Black-naped Snake Neelaps bimaculatus
These snakes are NOT POISONOUS! They are totally harmless, having a sharp snout perfectly suited to their life of burrowing through the sand feeding on termites and other invertebrates. We caught 2 in a pitfall trap.

Javelin Lizard Delma concinna
 This may look like a snake but it’s NOT! It is in fact a legless lizard (you can tell because unlike snakes it has an ear opening and it’s tongue is not forked). They can often be seen coiled on top of a bush basking in the sun.

Turtle Frog Myobatrachus gouldii
UGLY!, you’re probably thinking. Well, I kind of agree, but I am of the mindset that everything has its place. This amazing looking animal lives deep in the sand and comes out to move around after rainfall. If you’re lucky enough to see one you might notice they prefer walking to hopping, which seems funny for a frog.

Gecko Lucasium alboguttatum
I think he looks like he has a big grin on his face - do you agree!? This amazing gecko can be found foraging of the mindset that everything has its place. This amazing looking animal lives deep in the sand and comes out to move around after rainfall. If you’re lucky enough to see one you might notice they prefer walking to hopping, which seems funny for a frog.

Brown Honeyeater Lichmera indistincta
 This GORGEOUS chick was still blind and naked when I found him and his sibling in the tiny nest above, dangling about 1m above the ground in a Beaufortia shrub. Just four days later he was almost fully feathered and sat on the edge of the nest begging for food! His sibling (out of view behind) was taking up all the room in the nest and looking just as developed. The total nestling period is about ten days.

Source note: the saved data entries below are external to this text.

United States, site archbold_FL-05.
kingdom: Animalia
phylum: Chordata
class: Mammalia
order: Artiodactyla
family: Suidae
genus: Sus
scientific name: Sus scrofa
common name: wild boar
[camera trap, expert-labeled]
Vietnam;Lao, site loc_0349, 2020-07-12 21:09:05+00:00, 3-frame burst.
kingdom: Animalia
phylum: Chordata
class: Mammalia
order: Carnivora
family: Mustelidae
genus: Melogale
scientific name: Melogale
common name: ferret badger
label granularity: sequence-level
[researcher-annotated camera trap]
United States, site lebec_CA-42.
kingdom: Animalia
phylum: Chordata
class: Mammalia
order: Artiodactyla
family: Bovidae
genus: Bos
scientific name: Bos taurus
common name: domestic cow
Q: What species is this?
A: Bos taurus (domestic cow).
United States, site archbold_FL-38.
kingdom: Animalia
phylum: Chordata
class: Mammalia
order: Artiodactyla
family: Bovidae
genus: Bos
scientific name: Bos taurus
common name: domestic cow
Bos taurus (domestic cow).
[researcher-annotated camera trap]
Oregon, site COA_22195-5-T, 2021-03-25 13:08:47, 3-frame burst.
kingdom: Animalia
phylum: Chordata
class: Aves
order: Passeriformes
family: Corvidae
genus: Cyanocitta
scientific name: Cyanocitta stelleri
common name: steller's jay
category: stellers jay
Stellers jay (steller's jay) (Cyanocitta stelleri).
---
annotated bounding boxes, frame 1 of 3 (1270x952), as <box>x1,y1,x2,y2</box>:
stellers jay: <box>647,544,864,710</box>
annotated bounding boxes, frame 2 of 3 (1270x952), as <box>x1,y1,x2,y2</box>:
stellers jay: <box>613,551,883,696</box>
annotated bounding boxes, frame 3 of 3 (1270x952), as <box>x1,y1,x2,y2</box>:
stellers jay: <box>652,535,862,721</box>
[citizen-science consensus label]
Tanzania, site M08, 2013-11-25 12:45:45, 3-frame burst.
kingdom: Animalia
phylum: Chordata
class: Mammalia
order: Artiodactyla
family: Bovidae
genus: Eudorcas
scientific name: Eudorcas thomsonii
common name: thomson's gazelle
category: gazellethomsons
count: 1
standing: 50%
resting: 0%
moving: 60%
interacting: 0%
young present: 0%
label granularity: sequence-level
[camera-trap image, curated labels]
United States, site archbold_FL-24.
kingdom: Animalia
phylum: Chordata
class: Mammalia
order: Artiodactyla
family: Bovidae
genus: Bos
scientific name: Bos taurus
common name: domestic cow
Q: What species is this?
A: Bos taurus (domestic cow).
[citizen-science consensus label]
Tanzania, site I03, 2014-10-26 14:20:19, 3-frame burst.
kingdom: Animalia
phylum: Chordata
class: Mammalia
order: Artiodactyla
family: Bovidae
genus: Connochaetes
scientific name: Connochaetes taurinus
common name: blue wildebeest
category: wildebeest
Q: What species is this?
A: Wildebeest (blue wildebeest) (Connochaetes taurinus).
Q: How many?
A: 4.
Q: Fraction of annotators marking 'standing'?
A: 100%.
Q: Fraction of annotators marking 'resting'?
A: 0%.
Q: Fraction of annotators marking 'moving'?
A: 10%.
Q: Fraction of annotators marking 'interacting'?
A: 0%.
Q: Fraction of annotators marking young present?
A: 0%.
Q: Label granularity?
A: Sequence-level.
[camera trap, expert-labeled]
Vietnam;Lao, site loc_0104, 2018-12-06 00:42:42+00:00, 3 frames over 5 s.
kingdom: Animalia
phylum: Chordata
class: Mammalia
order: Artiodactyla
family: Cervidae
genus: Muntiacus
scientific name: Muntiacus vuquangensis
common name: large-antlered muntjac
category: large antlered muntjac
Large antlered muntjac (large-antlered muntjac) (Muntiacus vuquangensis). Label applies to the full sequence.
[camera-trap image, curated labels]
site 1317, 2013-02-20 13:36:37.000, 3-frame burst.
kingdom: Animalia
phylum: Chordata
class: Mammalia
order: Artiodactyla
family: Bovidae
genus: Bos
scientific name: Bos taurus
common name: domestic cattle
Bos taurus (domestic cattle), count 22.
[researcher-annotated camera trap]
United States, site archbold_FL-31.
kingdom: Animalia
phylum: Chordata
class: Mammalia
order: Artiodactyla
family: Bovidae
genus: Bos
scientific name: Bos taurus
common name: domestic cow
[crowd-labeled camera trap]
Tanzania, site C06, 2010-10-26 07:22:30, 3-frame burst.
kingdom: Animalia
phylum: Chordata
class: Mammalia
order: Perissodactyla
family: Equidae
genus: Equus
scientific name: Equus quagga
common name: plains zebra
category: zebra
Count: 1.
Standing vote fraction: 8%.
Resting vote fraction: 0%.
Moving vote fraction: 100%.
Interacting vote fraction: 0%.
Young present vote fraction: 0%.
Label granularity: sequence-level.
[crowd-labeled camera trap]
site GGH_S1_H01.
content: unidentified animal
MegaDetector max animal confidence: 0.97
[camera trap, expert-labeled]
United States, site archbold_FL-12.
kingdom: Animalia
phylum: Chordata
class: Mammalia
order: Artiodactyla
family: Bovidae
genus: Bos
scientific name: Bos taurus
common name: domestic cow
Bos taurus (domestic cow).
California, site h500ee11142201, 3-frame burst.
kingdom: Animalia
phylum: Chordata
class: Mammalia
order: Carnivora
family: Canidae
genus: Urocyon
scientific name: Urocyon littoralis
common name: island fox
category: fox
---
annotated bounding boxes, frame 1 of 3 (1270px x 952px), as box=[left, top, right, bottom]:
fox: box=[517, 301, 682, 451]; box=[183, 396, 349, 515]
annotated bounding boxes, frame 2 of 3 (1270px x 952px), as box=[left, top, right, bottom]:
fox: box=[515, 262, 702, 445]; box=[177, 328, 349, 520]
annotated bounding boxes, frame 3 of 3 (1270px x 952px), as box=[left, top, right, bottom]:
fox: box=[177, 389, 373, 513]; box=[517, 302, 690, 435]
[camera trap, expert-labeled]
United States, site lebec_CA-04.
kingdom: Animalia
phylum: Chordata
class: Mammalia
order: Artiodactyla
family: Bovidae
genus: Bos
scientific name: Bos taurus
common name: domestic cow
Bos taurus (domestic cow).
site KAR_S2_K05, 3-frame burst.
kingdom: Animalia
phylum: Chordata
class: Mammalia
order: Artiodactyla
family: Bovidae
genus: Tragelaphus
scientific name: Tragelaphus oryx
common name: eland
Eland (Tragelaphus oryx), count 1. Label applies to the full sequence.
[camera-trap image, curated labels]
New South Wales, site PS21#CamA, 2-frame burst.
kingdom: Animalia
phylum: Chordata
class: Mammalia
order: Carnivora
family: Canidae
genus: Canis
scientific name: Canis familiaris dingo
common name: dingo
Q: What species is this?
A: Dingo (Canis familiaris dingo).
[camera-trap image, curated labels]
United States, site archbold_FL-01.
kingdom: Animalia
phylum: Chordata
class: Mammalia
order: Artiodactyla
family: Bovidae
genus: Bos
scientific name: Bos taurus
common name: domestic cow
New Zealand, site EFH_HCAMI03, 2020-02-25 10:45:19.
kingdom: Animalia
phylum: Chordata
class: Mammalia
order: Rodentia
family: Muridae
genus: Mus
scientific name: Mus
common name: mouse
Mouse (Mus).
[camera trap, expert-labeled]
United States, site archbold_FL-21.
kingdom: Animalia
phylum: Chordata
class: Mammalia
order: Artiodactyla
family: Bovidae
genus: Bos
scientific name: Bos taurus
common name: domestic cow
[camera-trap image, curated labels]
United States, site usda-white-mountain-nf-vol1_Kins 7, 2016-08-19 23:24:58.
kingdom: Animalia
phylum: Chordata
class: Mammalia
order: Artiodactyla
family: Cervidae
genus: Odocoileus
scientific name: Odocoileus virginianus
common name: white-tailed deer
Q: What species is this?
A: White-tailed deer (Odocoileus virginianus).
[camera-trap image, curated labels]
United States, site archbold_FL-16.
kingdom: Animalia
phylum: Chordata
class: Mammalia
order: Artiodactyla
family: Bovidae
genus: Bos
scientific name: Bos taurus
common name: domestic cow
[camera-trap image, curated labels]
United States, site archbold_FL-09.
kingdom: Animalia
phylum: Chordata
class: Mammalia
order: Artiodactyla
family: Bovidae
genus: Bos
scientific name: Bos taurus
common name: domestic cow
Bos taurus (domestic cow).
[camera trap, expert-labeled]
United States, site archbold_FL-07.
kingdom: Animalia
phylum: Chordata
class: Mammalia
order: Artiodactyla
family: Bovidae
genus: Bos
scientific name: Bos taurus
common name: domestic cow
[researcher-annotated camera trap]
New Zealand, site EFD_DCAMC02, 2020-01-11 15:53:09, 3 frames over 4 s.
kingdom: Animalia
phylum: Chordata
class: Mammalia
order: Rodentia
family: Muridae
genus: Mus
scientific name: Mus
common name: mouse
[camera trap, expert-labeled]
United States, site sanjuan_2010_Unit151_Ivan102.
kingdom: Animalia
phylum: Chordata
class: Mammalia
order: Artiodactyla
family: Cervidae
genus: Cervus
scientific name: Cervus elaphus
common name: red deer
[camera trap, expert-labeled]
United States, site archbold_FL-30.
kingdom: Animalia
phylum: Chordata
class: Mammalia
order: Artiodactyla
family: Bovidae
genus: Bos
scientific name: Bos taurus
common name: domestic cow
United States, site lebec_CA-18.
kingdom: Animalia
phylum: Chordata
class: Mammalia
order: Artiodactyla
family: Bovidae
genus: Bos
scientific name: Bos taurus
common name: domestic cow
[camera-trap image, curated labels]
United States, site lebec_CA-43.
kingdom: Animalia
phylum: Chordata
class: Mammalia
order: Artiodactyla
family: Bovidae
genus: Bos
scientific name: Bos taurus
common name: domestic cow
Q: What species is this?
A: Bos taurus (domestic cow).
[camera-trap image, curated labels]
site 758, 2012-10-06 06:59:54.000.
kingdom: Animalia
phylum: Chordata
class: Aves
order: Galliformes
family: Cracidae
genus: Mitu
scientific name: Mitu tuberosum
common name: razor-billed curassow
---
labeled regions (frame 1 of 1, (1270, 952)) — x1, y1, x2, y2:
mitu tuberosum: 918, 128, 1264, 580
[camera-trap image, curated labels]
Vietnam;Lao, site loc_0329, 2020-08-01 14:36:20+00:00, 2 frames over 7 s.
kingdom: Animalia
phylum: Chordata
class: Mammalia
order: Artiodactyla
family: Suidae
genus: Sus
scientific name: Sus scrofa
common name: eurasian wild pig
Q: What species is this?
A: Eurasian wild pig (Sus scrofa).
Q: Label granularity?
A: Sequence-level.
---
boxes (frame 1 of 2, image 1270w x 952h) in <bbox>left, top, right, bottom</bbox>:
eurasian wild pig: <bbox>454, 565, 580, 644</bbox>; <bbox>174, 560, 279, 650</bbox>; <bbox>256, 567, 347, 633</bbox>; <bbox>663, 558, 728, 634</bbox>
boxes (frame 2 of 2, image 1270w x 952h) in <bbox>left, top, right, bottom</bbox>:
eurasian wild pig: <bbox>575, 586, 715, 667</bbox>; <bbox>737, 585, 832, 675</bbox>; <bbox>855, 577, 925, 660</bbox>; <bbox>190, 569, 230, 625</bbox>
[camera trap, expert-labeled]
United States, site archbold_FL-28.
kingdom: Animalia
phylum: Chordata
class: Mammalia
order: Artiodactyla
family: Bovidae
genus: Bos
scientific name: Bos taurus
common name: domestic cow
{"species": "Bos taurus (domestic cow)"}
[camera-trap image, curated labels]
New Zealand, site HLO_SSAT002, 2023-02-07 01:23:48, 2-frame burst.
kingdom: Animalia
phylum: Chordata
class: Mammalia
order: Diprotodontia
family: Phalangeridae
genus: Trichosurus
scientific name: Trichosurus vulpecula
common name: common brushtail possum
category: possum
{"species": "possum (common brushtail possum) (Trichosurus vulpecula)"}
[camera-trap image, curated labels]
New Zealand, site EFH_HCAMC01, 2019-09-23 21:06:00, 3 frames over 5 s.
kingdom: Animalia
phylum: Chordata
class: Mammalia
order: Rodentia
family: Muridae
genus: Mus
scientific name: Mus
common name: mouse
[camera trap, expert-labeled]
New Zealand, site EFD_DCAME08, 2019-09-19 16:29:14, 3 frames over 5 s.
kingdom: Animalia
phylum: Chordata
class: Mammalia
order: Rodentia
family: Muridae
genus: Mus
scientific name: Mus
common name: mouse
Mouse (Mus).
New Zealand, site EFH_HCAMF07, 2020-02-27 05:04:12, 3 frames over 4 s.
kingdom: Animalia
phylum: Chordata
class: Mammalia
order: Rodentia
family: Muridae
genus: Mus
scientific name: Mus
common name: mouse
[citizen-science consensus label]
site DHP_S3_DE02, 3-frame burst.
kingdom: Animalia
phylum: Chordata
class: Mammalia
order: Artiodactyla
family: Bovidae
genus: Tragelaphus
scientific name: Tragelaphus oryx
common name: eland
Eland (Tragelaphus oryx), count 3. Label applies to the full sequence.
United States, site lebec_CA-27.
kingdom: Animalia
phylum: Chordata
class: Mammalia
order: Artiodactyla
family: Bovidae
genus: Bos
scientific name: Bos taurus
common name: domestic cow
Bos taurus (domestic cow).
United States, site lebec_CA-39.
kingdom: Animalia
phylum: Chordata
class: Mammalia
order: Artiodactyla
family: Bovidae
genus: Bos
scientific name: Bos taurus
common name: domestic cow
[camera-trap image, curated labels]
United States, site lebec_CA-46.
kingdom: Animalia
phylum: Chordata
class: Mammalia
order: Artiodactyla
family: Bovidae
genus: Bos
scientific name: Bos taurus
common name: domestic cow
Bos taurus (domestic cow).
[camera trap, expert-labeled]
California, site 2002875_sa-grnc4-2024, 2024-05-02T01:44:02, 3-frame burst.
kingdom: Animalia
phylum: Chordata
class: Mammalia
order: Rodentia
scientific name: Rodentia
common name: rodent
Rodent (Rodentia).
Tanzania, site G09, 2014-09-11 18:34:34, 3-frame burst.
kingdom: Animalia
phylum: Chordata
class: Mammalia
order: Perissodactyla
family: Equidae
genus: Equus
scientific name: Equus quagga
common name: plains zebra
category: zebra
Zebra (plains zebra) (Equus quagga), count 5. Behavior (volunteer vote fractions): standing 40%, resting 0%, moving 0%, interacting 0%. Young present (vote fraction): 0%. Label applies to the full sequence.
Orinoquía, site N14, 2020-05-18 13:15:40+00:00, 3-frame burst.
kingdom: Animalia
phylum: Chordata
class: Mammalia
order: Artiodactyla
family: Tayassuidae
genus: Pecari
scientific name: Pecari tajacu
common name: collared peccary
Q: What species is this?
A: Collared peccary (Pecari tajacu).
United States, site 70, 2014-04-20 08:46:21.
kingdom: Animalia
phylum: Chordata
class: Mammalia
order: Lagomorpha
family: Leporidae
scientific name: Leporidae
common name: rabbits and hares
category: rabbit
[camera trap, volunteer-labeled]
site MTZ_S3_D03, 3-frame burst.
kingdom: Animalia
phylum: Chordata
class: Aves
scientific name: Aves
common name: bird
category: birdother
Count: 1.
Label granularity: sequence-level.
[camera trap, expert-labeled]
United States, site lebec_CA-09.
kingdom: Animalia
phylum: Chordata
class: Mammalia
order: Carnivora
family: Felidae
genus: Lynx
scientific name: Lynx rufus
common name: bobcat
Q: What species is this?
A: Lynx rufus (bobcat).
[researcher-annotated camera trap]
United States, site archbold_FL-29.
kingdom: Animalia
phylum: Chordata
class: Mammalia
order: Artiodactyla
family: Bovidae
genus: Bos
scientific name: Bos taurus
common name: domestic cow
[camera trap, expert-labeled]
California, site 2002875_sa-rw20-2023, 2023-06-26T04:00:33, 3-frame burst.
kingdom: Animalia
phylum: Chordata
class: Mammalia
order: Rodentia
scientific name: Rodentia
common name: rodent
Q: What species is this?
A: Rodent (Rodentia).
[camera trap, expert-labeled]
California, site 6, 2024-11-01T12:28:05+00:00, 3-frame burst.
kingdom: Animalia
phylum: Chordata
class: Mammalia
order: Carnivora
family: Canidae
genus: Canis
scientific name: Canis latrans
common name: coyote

Noolbenger Tarsipes rostratus
 Clinging to my finger with all his might, this Noolbenger (or Honeypossum in English) was half asleep when I lifted him from the pitfall trap. This truly adorable, delicate mammal can be found anywhere in the south-west where their is an abundance of nectar-producing flowers. The Noolbenger is nocturnal and arboreal, climbing around the shrubs and trees with ease as it drinks nectar with its very long tongue.